Your tasks:
**A)** From the passage on Guincho, return everything from "There’s a miracle" down to "or bike rides.", copied word for word.
**B)** Condense the paragraph of the Guincho passage that begins "There are two walking routes" into a short bulleted list that keeps its main facts.

There’s a miracle that happens once or twice a year in Cascais: a perfect day at Guincho. And when it happens, oh, it’s like seeing a unicorn. The whole town heads to the beach, and even the growing queues for parking, which get longer by the hour, can’t deter the locals. The phenomenon floods social media – causing a serious case of FOMO for those watching on their phones but unable to enjoy it for whatever reason. There’s no wind, and the normally choppy sea looks like a huge swimming pool. But what many don’t know, not even the true locals, is that Guincho has much more to offer than just beach days or bike rides.

There are two walking routes – Litoral Guincho and Cabo Raso – that take you along the coastal area, and a third, Aldeias, that invites you to admire the scenery from a distance. All three offer a different perspective of the coast, providing an unforgettable encounter with its wildlife and geological features. Still within the realm of nature, there’s the Rota das Quintas, which presents the region’s interior, following the southern slopes of the Sintra mountains, with historical landmarks along the way. Before setting off, be aware that these aren’t your typical guided tours. The walks, while easy to follow, do require a bit of stamina. Stay on the path, make sure your camera is charged, and make the most of the fresh air.

Source material:
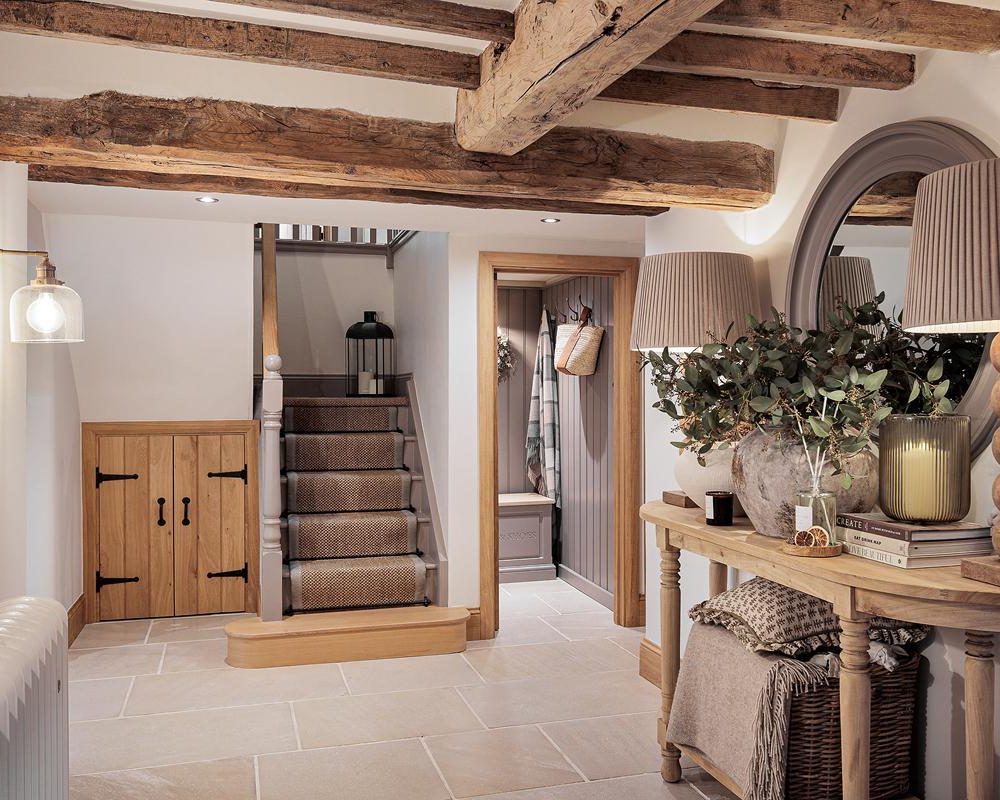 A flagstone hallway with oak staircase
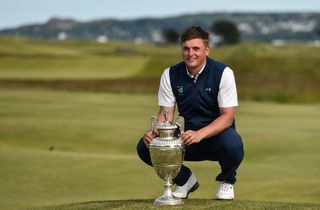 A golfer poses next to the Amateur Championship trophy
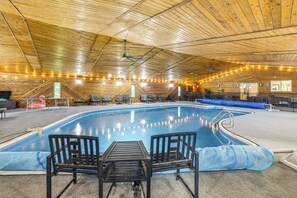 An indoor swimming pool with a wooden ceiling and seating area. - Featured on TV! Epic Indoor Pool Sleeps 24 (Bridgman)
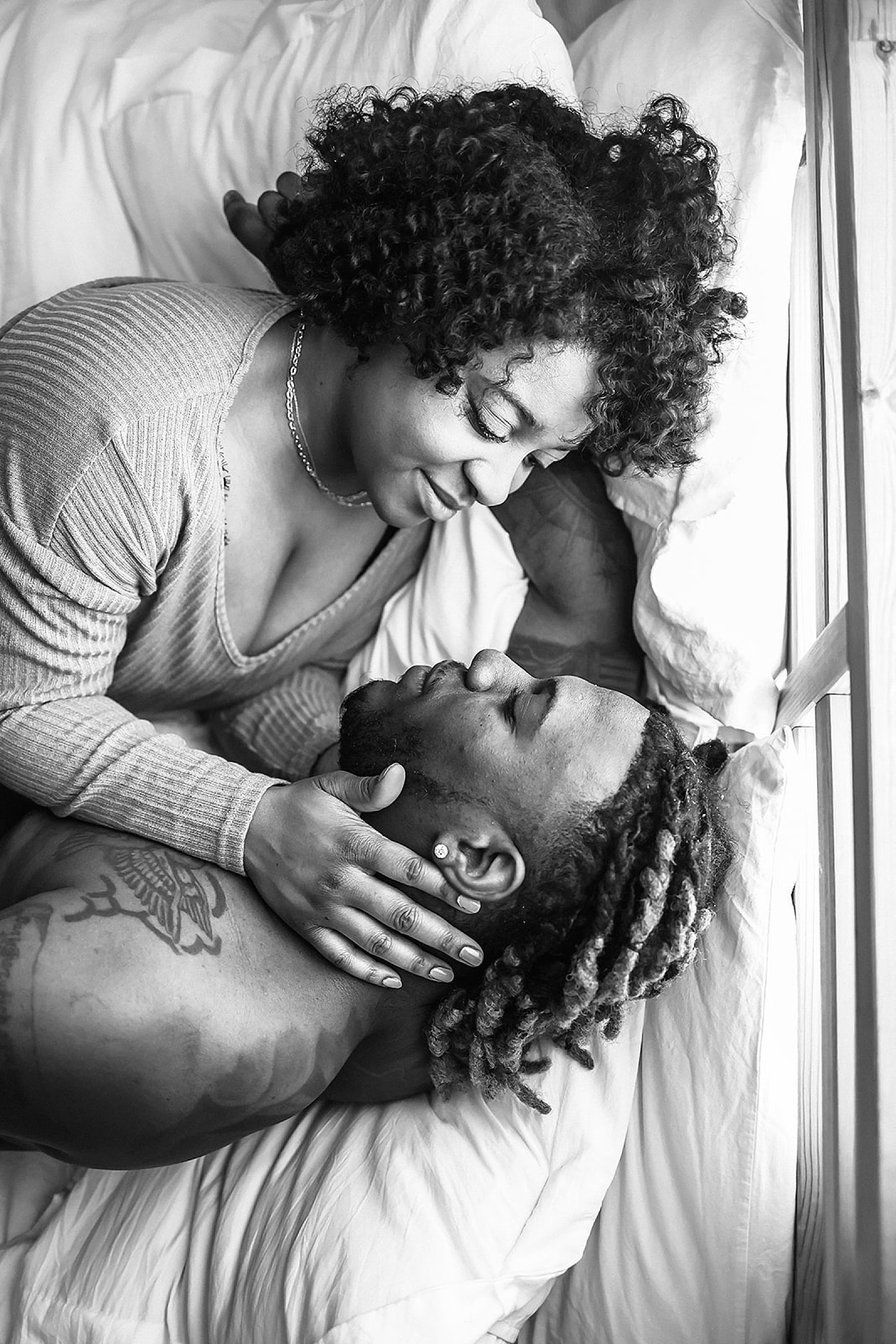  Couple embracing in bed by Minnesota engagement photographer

Per-task outputs:
**A)**
There’s a miracle that happens once or twice a year in Cascais: a perfect day at Guincho. And when it happens, oh, it’s like seeing a unicorn. The whole town heads to the beach, and even the growing queues for parking, which get longer by the hour, can’t deter the locals. The phenomenon floods social media – causing a serious case of FOMO for those watching on their phones but unable to enjoy it for whatever reason. There’s no wind, and the normally choppy sea looks like a huge swimming pool. But what many don’t know, not even the true locals, is that Guincho has much more to offer than just beach days or bike rides.

**B)**
- Litoral Guincho and Cabo Raso: two walking routes along the coast.
- Aldeias: a third route for viewing the scenery from a distance.
- All three routes show the coast from different perspectives and offer encounters with its wildlife and geological features.
- Rota das Quintas: covers the region's interior along the southern slopes of the Sintra mountains, with historical landmarks on the way.
- The walks are not typical guided tours. They are easy to follow but require some stamina.
- Stay on the path, charge your camera, and enjoy the fresh air.